OAK LAWN, Ill. - The Oak Lawn mayor has become the latest suburban official to denounce the SAFE-T Act.
The SAFE-T Act is a new law that is slated to go into effect on Jan. 1, 2023, and is aimed at reforming Illinois’ cash bail system.
The law will get rid of cash bail entirely.
It also limits who can be arrested and held in jail based on the crime they are alleged to have committed.
However, a number of state’s attorneys, suburban mayors and sheriffs are sounding the alarm about the new law.
The mayor of Oak Lawn, Terry Vorderer is calling for a complete repeal of the SAFE-T Act, and is asking the village board to approve a resolution at next Tuesday's meeting.
In addition to Vorderer, all six Oak Lawn trustees are opposed to the new legislation.
The mayor is also encouraging anyone who would like to be heard on this matter, to contact the members of the Illinois Legislation who represent Oak Lawn.
Voderer is not the only suburban mayor against the SAFE-T Act.
Orland Park Mayor Keith Pekau has criticized Illinois Gov. J.B. Pritzker for the law, saying he is "not listening" to voters and other elected officials.
The initiative is an agreement with the Bureau of Alcohol, Tobacco, Firearms and Explosives (ATF) that would make two Orland Park police officers part-time ATF agents, Pekau said.
This would allow the local officers to take applicable cases directly to the Assistant U.S. Attorney.
The mayor of Tinley Park also fired on all cylinders against the SAFE-T Act in a YouTube video released earlier this week.
"The name of this act is an absolute joke. Because the only people it keeps safe are the multitude of criminals it protects. This act and the legislators who passed it … have completely abandoned the people of Illinois and the police officers who serve them in favor of thieves and murderers," said Mayor Michael Glotz.
Those in support of the law, however, say it’s wrong to keep people in jail simply because they can’t afford bail.
The new law says when a suspect is accused, the court will hold a hearing and may keep them behind bars if they are charged with a forcible felony, including second-degree murder.
Gov. Pritzker says the goal of this law is to address the economic disparities of the criminal justice system.

◆ **Supplied records**

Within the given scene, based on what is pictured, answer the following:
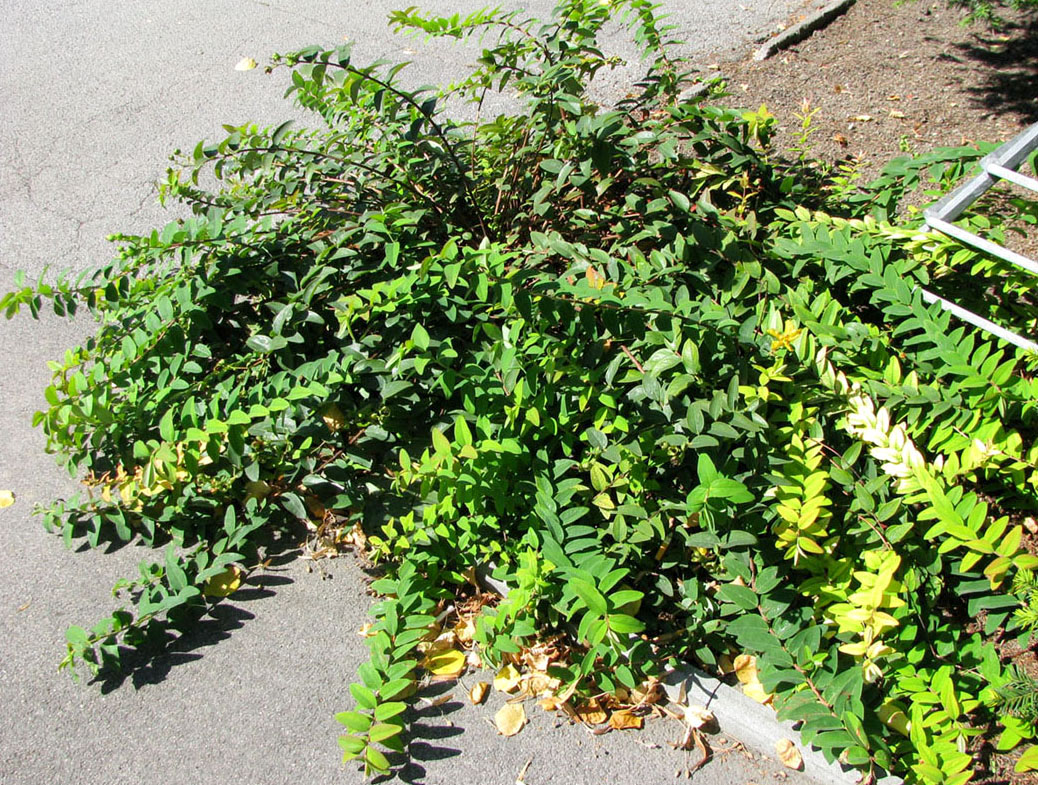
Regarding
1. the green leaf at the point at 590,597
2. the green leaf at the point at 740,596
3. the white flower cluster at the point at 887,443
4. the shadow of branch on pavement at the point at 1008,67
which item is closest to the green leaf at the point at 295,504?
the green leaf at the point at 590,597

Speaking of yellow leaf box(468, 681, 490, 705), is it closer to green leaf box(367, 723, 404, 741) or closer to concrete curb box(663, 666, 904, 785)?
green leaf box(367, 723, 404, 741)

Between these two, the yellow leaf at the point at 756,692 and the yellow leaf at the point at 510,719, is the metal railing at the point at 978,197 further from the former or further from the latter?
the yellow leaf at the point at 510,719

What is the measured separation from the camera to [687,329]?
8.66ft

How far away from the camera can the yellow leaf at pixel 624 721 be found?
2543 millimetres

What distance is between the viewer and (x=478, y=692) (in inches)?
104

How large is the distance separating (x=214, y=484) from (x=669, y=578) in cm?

--

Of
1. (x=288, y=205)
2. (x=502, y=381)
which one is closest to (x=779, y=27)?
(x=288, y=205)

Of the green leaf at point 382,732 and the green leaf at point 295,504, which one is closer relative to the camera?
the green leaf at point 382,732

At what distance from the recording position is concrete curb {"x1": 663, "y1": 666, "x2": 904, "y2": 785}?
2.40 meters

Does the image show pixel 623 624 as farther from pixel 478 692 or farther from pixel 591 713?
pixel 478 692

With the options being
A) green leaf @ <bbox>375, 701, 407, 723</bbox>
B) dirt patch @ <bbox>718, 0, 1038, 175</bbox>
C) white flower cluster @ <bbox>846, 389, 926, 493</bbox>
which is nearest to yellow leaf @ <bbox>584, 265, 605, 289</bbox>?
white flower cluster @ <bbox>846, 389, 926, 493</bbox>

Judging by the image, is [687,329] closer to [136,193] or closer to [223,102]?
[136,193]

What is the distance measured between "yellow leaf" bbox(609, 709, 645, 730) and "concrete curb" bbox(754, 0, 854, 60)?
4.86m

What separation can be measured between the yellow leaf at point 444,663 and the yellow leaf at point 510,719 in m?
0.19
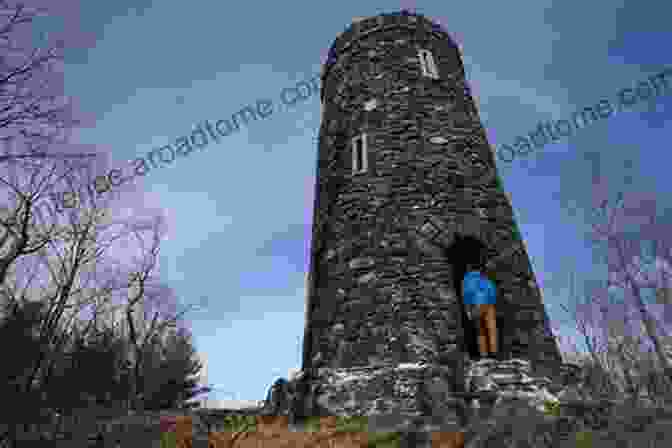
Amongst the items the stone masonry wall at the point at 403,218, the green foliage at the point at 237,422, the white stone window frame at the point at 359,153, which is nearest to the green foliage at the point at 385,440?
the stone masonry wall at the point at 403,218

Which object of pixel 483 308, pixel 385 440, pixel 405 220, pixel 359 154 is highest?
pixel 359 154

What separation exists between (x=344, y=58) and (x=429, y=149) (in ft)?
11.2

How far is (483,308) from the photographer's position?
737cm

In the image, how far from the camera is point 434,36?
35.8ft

◆ **Work instruction**
For each statement below, say yes or no as to whether it agrees with the SAFE-T Act article, and quote the deciding words of the article: (a) The law is scheduled to take effect on Jan. 1, 2023; (b) only some of the Oak Lawn trustees oppose the new legislation; (c) the mayor of Tinley Park spoke against the law in a YouTube video.

◆ **Your response**
(a) Yes: "slated to go into effect on Jan. 1, 2023"
(b) No: "all six Oak Lawn trustees are opposed to the new legislation"
(c) Yes: "The mayor of Tinley Park also fired on all cylinders against the SAFE-T Act in a YouTube video released earlier this week"